Assignment
Carry on the newsgroup post about balanced computer systems and CPU chips, picking up after its last sentence.

In article <665@m3.mfci.UUCP> colwell@mfci.UUCP (Robert Colwell) writes:
......
>I hope you mean that there will be some micro somewhere in a system
>that achieves a higher throughput on a scalar program, because anything
>else doesn't count.  And there, I further predict that said micro,
>having achieved this feat, will then have trouble on one of two other
>counts -- having enough physical memory present to handle the same
>size jobs that people want, having enough flops to not be embarrassing
>on more vectorizable codes, and having enough I/O to support all of the
>above without making the user smash the keyboard in frustration.  And
>all of that at workstation prices.  If you go higher in the cost space,
>then your one-chip solution must start competing with multi-chip solutions
>that have much more flexibility in their implementation.  And as I've
>argued before, they don't pay all that much a penalty for it either, 
>because systems at these performance levels put most of the implementation
>dollars into memory and I/O, not CPU.

I agree 100% with Robert on the issue of building balanced systems:
it's important.  I also don't expect widely-available workstations
to give supers or minisupers a hard time any tiome soon.  [Why?  WHen you
look at the tradeoffs you tend to make for the volume workstations,
you tend to limit them in terms of memory size, I/O, and expandability.
Of course, one's idea of workstation certainly goes up over the years.]
Workstations are not small servers/minicomputers, which are
not large servers/big superminis/small mainframes, which are not
big mainframes or mini-supers, which are not supercomputers.

On the other hand, you can take the same chips that you might use in
a very unbalanced workstation [i.e., lots of CPU, and less I/O],
and build fairly powerful, balanced machines with the same technology,
and save a tremendous amount of moeny across a product line,
even though, in the largest machines, the CPU chips themselves are
basically almost free. In the small machines, you may well waste CPU
power to lower cost, and not have smart peripheral controllers, etc.
In the bigger ones, you may have multiple CPUs, smart controllers,
high-powered backplanes, etc, etc.  A good example that can be seen right
now is the way DEC uses it CMOS VAX chips in different configurations,
and I have to believe that it really helps their overall product line costs.

Stored data
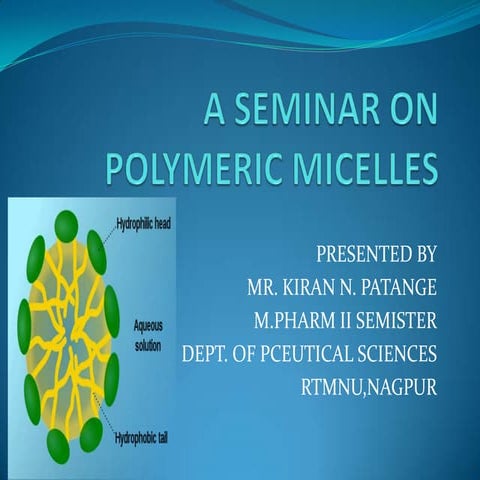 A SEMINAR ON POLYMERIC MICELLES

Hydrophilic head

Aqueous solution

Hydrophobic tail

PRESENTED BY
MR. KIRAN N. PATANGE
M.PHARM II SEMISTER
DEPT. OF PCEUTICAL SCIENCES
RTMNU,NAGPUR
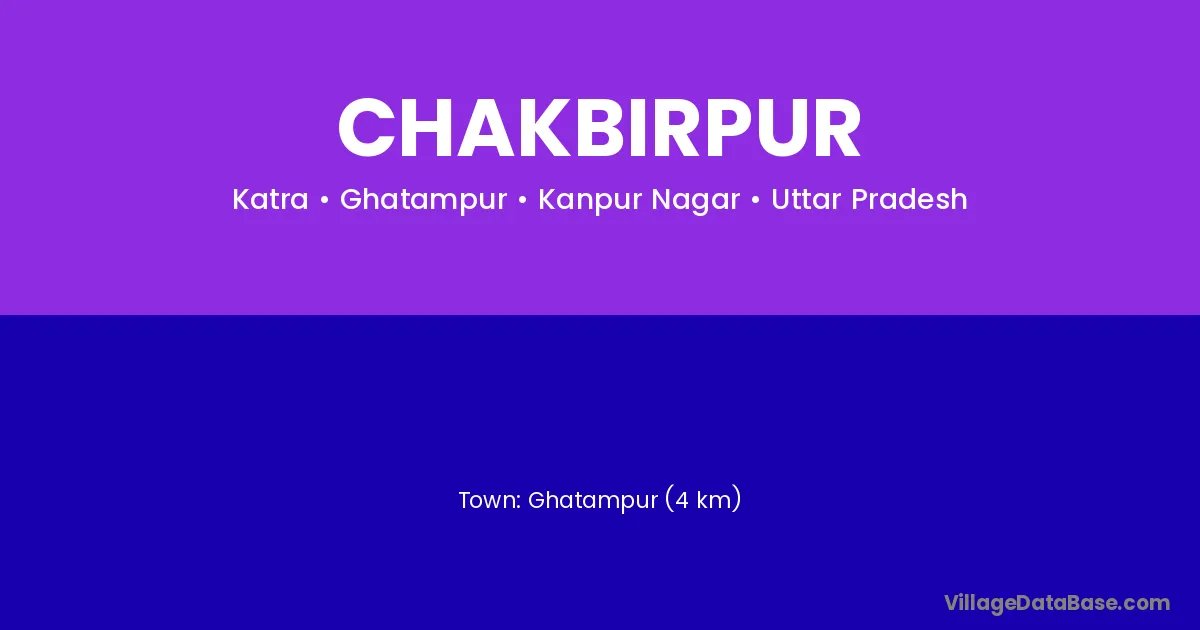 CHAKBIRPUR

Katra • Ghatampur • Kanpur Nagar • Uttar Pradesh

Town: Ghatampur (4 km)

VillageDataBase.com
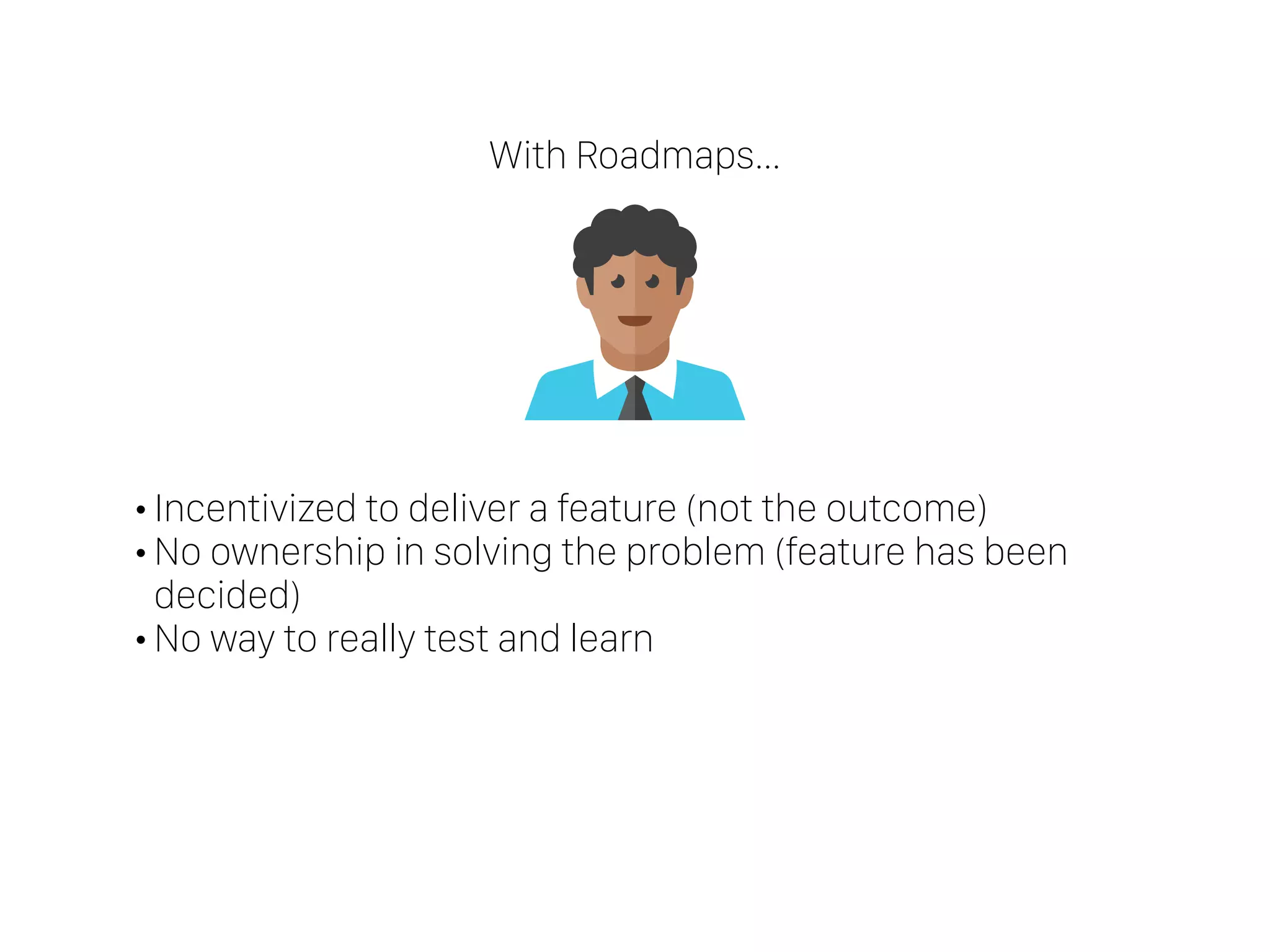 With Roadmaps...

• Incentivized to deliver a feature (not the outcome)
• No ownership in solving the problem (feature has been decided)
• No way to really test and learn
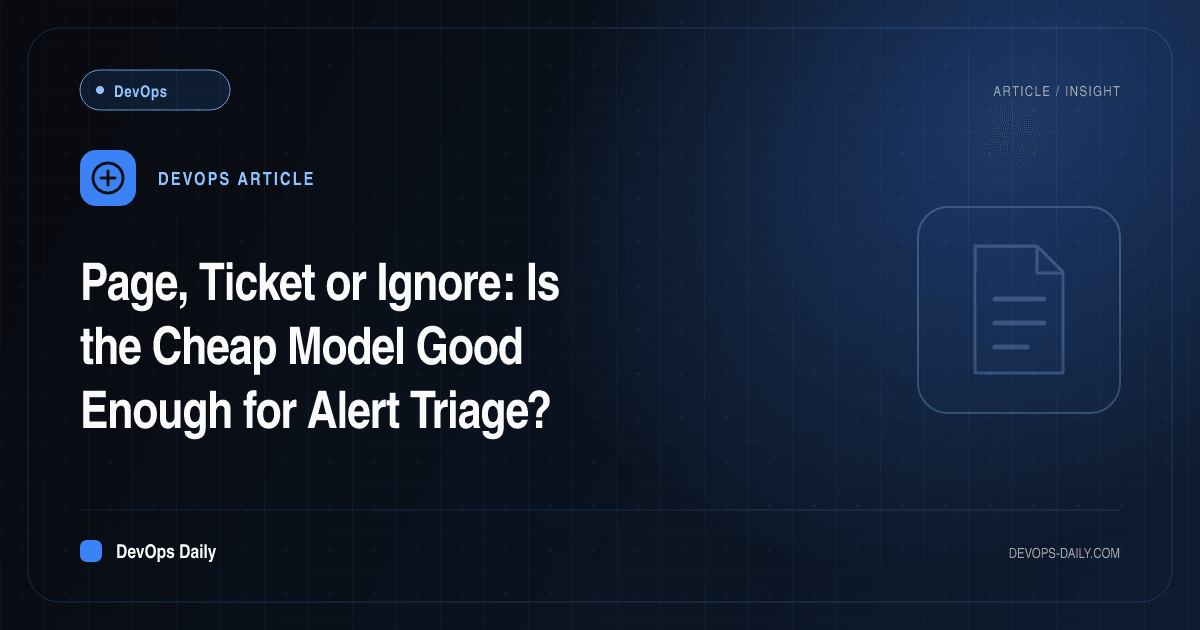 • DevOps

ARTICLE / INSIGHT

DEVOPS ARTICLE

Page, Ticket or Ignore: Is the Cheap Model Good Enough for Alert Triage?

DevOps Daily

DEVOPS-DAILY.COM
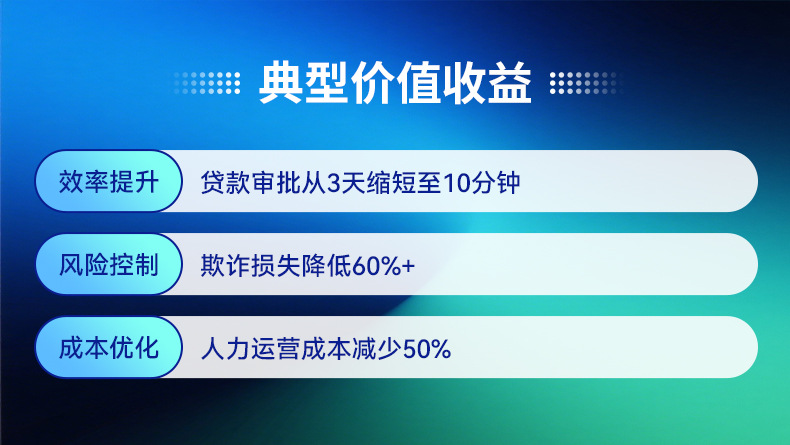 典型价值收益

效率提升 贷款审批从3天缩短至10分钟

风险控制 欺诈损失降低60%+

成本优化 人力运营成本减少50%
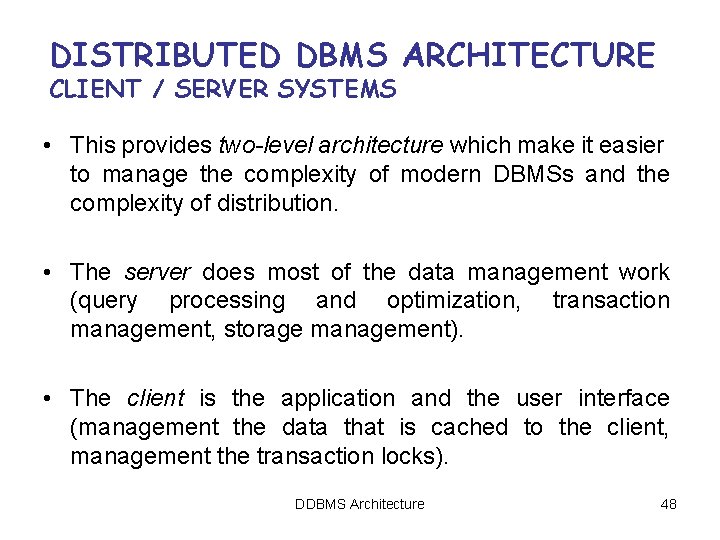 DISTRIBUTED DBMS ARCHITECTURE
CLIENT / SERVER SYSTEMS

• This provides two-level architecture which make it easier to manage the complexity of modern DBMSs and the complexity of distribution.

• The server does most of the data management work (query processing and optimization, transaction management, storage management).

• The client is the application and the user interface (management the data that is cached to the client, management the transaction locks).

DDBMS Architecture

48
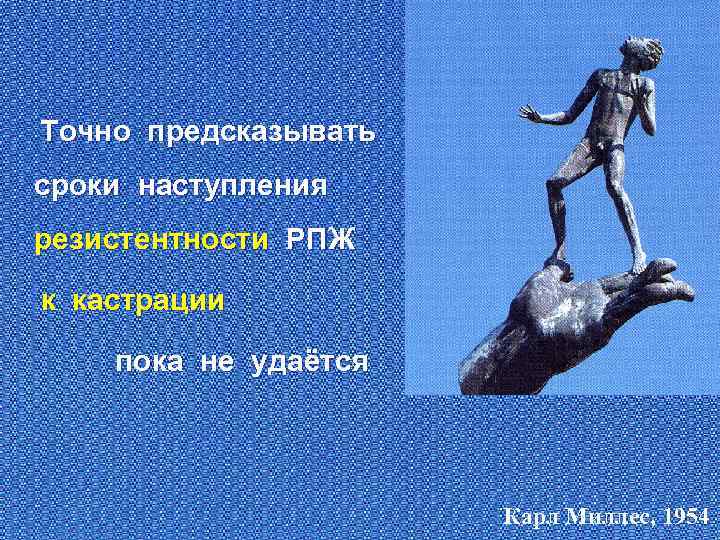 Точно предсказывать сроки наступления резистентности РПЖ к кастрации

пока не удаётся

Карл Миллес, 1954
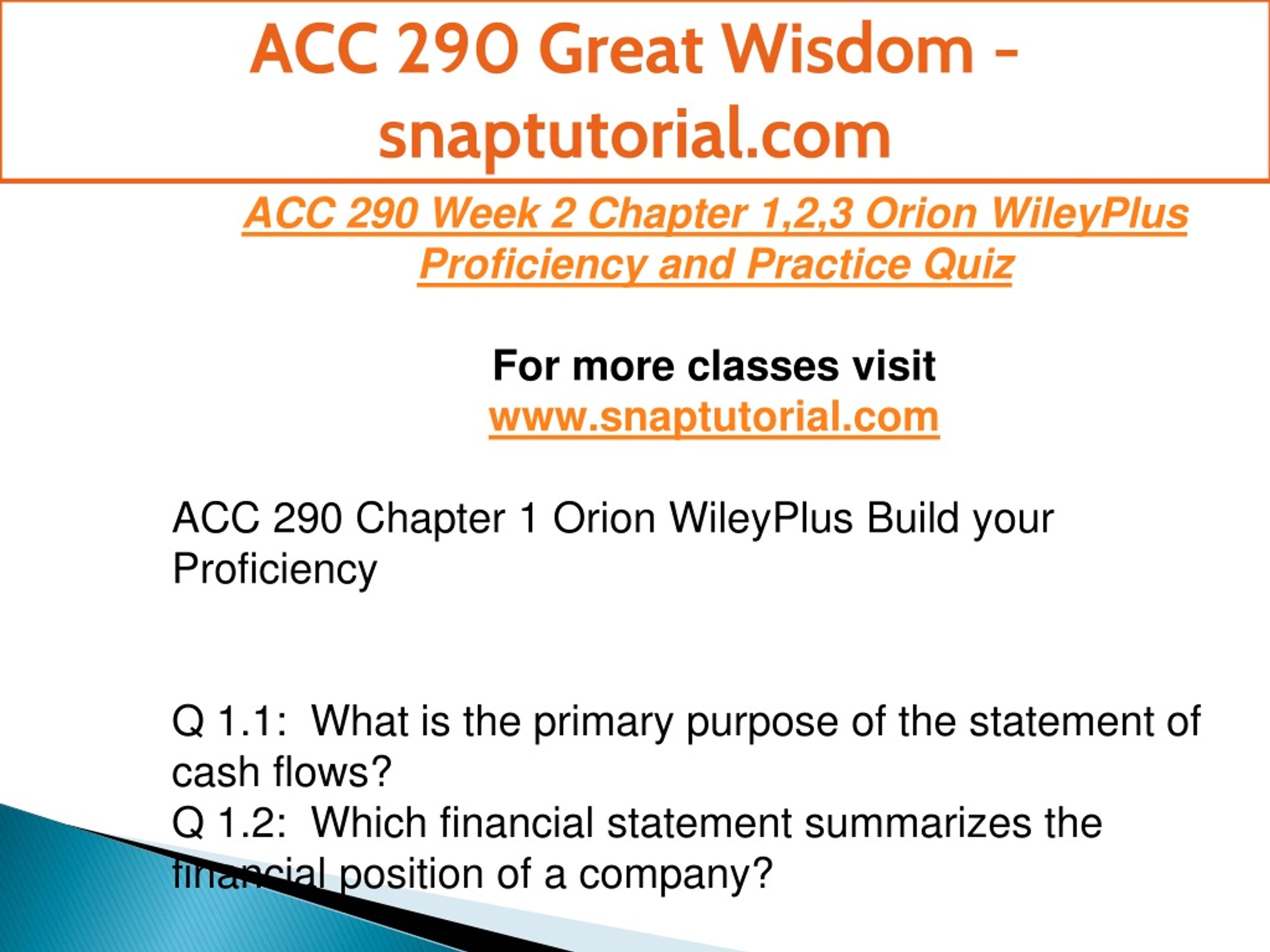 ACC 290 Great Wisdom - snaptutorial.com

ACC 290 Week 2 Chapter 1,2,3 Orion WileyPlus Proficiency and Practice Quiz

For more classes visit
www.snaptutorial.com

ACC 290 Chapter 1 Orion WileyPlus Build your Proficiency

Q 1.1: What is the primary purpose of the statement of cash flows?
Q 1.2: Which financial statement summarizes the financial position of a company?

Result of the exercise
The second issue is a more subtle one, which is, that as the volume goes
up, the unit costs go down, and this can be seen in the I/O area as
well.  In particular, cheap things that you wished would exist don't
come into being until the systems that want them make sense.
Let me give a few examples, observing first, that in the Old Days,
if you built computers, it meant you built everything yourself,
CPUs, memories, disks, tapes, etc, etc, and if you couldn't do it,
you weren't in the business.  That's changed a lot; only the largest
companies can afford to, and even they do a lot of judicious outsourcing.
Now, you can put together some pretty good machines by integrating
a lot of other people's work:
	a) Remember when having an Ethernet controller meant you had a
	good-sized board full of logic?  If the only systems that wanted
	Ethernet were large superminis, you might not have LANCE chips
	at reasonable costs.  [Why would anybody bother to build them if
	there weren't going to be volume?]
	b) SCSI controllers: same thing.
	c) Very fast 5 1/4" (or 3 1/2") disks: why would you want these
	if all you had were mainframes [which want huge fast disks],
	or PCs [which started wanting small cheap disks].  On the other
	hand, with workstations and fast supermicros, you can get real
	use from these things, which raises the volume, which drops the
	price, and makes it worth investing the effort to make them faster.
	The best of these compete well with ESMDs on some speed metrics,
	and now people are looking real hard at building big, fast, cheap,
	disk substystems out of arrays of these (like the UCB work,
	as just one example).
	d) High-speed controller boards: people like Interphase build some
	pretty fast controller boards.  Who uses them?  People who have
		1) fast CPUs
		2) nonproprietary I/O busses
	People who have slow CPUs naturally choose lower-performance
	controllers.  People who have proprietary I/O busses spend a lot
	of money building their I/O systems (and sometimes, necessarily so
	to get performance they want, or, perhaps, redundancy or other
	special functionality.).  But look what happens when you
	get cheap, fast CPUs in systems that use industry busses.
	All of a sudden there's a market there for somebody who wants to
	supply controllers, and there might be enough volume to justify
	the effort, and although the high-performance controllers might
	command a premium price, the costs of these boards are much less
	than the corresponding costs of more proprietary ones, if the latter
	must be engineered for lower-volume products, even in the same
	performance range.

What you see is a pattern:
	a) People will build high-performance I/O products, if there are
	systems they make sense in, and the costs will go down.
	b) If cheap CPUs keep getting faster, there will be more pressure
	to boost the I/O performance (cheaply), and that creates markets
	for people doing higher-integration-level VLSI to fill the demand.

So that brings us back to the original discussion: if you build systems
out of the same (or a small number of different, like CMOS & ECL)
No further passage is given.